- DO THIS:
Copy each of the rows below word for word, without changing any character.

- ROWS:
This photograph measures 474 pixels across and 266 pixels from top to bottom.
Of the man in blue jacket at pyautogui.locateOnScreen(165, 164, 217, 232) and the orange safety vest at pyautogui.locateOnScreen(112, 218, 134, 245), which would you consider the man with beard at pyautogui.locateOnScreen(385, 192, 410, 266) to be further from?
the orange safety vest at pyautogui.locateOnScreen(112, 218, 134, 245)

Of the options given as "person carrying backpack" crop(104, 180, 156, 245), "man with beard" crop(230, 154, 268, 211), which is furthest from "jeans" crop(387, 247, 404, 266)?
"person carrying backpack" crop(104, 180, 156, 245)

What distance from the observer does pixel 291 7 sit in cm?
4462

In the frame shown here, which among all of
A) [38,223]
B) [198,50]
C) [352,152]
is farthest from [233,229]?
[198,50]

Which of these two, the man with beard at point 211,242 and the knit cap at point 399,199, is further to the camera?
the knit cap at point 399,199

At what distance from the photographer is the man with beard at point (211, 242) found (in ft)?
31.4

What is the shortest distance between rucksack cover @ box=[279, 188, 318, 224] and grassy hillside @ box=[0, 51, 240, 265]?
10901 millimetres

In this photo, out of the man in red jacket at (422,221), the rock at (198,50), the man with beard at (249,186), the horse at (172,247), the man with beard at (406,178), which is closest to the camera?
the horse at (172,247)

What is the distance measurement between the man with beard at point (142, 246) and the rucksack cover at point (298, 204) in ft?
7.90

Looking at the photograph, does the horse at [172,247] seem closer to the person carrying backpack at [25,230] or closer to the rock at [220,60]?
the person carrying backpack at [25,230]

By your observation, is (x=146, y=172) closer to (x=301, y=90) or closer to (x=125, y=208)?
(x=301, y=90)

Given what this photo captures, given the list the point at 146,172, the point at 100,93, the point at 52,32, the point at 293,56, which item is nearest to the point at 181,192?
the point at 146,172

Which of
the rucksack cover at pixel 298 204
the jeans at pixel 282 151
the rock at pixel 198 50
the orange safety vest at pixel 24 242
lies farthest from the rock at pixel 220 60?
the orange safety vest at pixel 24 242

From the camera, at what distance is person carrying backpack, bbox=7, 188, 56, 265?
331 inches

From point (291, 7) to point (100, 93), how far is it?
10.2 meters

- FULL RESPONSE:
This photograph measures 474 pixels across and 266 pixels from top to bottom.
Of the man in blue jacket at pyautogui.locateOnScreen(165, 164, 217, 232) and the orange safety vest at pyautogui.locateOnScreen(112, 218, 134, 245), which would you consider the man with beard at pyautogui.locateOnScreen(385, 192, 410, 266) to be further from?
the orange safety vest at pyautogui.locateOnScreen(112, 218, 134, 245)

Of the options given as "person carrying backpack" crop(104, 180, 156, 245), "man with beard" crop(230, 154, 268, 211), which is furthest from "jeans" crop(387, 247, 404, 266)?
"person carrying backpack" crop(104, 180, 156, 245)

What distance from the observer does pixel 291 7 sit in cm?
4462

In the frame shown here, which among all of
A) [38,223]
B) [198,50]
C) [352,152]
is farthest from [233,229]?
[198,50]

Which of these two, the man with beard at point 211,242 and the knit cap at point 399,199, is further to the camera?
the knit cap at point 399,199

At what distance from the photographer is the man with beard at point (211, 242) found (in ft)?
31.4

What is the shortest distance between rucksack cover @ box=[279, 188, 318, 224] and grassy hillside @ box=[0, 51, 240, 265]?
10901 millimetres

In this photo, out of the man in red jacket at (422,221), the rock at (198,50), the man with beard at (249,186), the horse at (172,247), the man with beard at (406,178), which is closest to the camera?
the horse at (172,247)

What is the distance measurement between the man with beard at point (142, 246) and the rucksack cover at point (298, 204) in ft?
7.90

Looking at the photograph, does the horse at [172,247] seem closer to the person carrying backpack at [25,230] or closer to the rock at [220,60]?
the person carrying backpack at [25,230]

By your observation, is (x=146, y=172) closer to (x=301, y=90) or closer to (x=125, y=208)?
(x=301, y=90)

Given what this photo captures, given the list the point at 146,172, the point at 100,93, the point at 52,32, the point at 293,56, which item is nearest to the point at 181,192?
the point at 146,172

Which of
the rucksack cover at pixel 298 204
the jeans at pixel 282 151
the rock at pixel 198 50
the orange safety vest at pixel 24 242
lies farthest from the rock at pixel 220 60?
the orange safety vest at pixel 24 242

From the camera, at what distance is person carrying backpack, bbox=7, 188, 56, 265?
331 inches

From point (291, 7) to point (100, 93), how far is it?
10.2 meters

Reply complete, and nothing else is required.